The term “include” and any other variant thereof mentioned in embodiments of this application are intended to cover a non-exclusive inclusion. For example, a process, a method, a system, a product, or a device that includes a series of steps or units is not limited to the listed steps or units, but optionally further includes another unlisted step or unit, or optionally further includes another inherent step or unit of the process, the method, the product, or the device. In addition, words such as “example” or “for example” are used to represent giving examples, illustrations, or descriptions. Any method or design solution described in this application as “example” or “for example” should not be explained as being more preferred or advantageous over another method or design solution. To be precise, use of the words such as “example” or “for example” is intended to present a relative concept in a specific manner.

A person of ordinary skill in the art may be aware that, in combination with the examples described in embodiments disclosed in this specification, units and algorithm steps may be implemented by electronic hardware or a combination of computer software and electronic hardware. Whether the functions are performed by hardware or software depends on particular applications and design constraint conditions of the technical solutions. A person skilled in the art may use different methods to implement the described functions for each particular application, but it should not be considered that the implementation goes beyond the scope of this application.

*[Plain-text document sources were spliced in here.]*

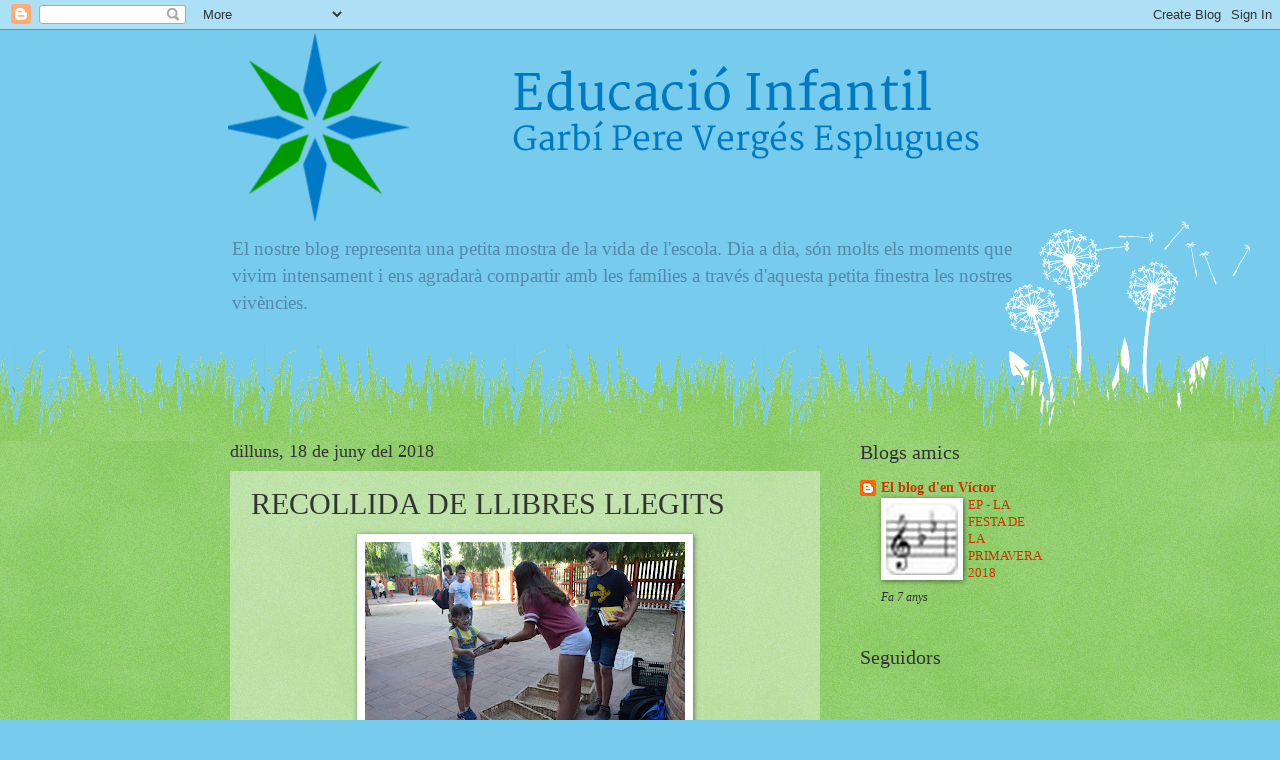

--- FILE ---
content_type: text/plain
request_url: https://www.google-analytics.com/j/collect?v=1&_v=j102&a=1933235341&t=pageview&_s=1&dl=https%3A%2F%2Feducacioinfantilgarbi.blogspot.com%2F2018%2F06%2Frecollida-de-llibres-llegits.html&ul=en-us%40posix&dt=Educaci%C3%B3%20Infantil%20Garb%C3%AD%20Pere%20Verg%C3%A9s%20Esplugues%3A%20RECOLLIDA%20DE%20LLIBRES%20LLEGITS&sr=1280x720&vp=1280x720&_u=IEBAAEABAAAAACAAI~&jid=1574853974&gjid=1595116259&cid=941317709.1769627440&tid=UA-69112605-6&_gid=232003602.1769627440&_r=1&_slc=1&z=339745272
body_size: -457
content:
2,cG-D8ZPZF3R1V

It may be clearly understood by a person skilled in the art that, for the purpose of convenient and brief description, for a detailed working process of the foregoing system, apparatus, and unit, refer to a corresponding process in the foregoing method embodiments. Details are not described herein again.

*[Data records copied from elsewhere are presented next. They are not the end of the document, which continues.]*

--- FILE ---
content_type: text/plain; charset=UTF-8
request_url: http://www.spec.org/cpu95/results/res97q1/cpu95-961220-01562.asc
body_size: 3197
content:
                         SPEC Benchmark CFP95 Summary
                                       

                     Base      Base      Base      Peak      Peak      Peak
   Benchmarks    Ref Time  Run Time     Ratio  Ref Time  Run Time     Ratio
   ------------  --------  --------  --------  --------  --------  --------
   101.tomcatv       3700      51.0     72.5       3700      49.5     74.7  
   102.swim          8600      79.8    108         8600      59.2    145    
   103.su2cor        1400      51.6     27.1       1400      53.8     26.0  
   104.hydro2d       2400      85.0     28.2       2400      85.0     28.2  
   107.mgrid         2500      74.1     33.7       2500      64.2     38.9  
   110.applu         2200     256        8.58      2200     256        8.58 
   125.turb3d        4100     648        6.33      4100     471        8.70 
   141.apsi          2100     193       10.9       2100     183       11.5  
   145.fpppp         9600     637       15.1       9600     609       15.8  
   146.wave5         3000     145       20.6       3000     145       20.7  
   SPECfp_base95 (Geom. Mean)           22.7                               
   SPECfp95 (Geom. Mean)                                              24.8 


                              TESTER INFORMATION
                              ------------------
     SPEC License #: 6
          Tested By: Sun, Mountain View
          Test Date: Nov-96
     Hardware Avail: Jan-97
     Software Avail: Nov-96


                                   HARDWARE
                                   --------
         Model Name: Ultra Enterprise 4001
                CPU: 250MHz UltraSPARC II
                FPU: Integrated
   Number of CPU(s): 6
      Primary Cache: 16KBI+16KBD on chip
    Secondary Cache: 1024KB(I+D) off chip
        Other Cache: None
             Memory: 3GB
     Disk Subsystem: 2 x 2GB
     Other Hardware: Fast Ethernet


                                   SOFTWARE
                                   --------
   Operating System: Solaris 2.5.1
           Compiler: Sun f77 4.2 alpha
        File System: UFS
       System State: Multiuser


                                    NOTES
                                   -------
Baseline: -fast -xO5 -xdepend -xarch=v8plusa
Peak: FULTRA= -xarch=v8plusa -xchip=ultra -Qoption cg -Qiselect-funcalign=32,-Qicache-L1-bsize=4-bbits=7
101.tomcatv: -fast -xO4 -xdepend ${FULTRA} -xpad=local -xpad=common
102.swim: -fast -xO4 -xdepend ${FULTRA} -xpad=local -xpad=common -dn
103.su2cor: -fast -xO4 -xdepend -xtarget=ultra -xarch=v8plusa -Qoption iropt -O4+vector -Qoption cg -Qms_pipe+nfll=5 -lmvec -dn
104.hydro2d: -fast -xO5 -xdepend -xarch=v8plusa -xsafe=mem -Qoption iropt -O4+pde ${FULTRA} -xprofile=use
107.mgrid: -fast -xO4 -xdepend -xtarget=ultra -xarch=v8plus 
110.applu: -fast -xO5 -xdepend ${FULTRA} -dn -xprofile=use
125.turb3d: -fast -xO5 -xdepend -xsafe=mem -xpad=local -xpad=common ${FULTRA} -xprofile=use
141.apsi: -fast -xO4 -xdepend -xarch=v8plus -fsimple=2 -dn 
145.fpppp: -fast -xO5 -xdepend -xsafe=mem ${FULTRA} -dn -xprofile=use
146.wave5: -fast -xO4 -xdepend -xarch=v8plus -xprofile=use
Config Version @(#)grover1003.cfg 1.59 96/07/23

In several embodiments provided in this application, it should be understood that the disclosed system, apparatus, and method may be implemented in other manners. For example, the described apparatus embodiment is merely an example. For example, division into the units is merely logical function division and may be other division in actual implementation. For example, a plurality of units or components may be combined or integrated into another system, or some features may be ignored or not performed. In addition, the displayed or discussed mutual couplings or direct couplings or communication connections may be implemented through some interfaces. The indirect couplings or communication connections between the apparatuses or units may be implemented in electronic, mechanical, or other forms.

The units described as separate parts may or may not be physically separate, and parts displayed as units may or may not be physical units, may be located in one position, or may be distributed on a plurality of network units. Some or all of the units may be selected based on actual requirements to achieve the objectives of the solutions of embodiments.

When the functions are implemented in a form of a software functional unit and sold or used as an independent product, the functions may be stored in a computer-readable storage medium. Based on such an understanding, the technical solutions of this application essentially, or the part contributing to a conventional technology, or some of the technical solutions may be implemented in a form of a software product. The computer software product is stored in a storage medium, and includes several instructions for indicating a computing device (which may be a personal computer, a server, a network device, or the like) to perform all or a part of the steps of the methods described in embodiments of this application. The foregoing storage medium includes any medium that can store program code, such as a USB flash drive, a removable hard disk, a read-only memory (ROM), a random access memory (RAM), a magnetic disk, or an optical disc.

The foregoing descriptions are merely specific implementations of this application, but are not intended to limit the protection scope of this application. Any variation or replacement readily figured out by a person skilled in the art within the technical scope disclosed in this application shall fall within the protection scope of this application. Therefore, the protection scope of this application shall be subject to the protection scope of the claims.